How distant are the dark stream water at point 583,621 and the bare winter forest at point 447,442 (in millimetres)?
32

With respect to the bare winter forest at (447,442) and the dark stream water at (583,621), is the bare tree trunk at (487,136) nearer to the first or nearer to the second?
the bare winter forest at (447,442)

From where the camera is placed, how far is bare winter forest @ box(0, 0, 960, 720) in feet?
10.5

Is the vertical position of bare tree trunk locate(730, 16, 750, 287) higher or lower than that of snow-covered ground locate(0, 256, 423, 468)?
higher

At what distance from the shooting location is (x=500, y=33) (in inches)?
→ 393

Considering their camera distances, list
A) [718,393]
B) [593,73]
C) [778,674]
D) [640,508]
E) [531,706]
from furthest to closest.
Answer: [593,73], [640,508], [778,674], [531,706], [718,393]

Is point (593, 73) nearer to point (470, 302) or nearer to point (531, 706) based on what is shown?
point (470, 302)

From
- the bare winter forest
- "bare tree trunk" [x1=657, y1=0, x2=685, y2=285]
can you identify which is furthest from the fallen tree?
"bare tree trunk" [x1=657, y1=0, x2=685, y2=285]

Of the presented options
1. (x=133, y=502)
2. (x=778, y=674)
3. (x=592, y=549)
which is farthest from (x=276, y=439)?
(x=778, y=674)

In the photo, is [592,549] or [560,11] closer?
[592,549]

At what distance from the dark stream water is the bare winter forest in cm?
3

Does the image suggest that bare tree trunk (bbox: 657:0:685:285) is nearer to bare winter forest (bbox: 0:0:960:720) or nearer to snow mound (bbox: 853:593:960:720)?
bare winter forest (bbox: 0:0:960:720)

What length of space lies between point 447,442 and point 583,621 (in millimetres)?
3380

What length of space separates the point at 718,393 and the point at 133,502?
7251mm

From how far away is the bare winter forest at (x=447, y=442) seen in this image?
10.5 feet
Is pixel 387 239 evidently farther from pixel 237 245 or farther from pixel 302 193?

::::

What you have to do:
Could you copy out, word for word, the lines of the material starting with the line that contains "Is the vertical" and going on through the line that contains "Answer: [593,73], [640,508], [778,674], [531,706], [718,393]", with both of those lines included?

Answer:
Is the vertical position of bare tree trunk locate(730, 16, 750, 287) higher or lower than that of snow-covered ground locate(0, 256, 423, 468)?
higher

At what distance from the shooting location is (x=500, y=33) (in inches)?
→ 393

Considering their camera distances, list
A) [718,393]
B) [593,73]
C) [778,674]
D) [640,508]
E) [531,706]
from furthest to closest.
Answer: [593,73], [640,508], [778,674], [531,706], [718,393]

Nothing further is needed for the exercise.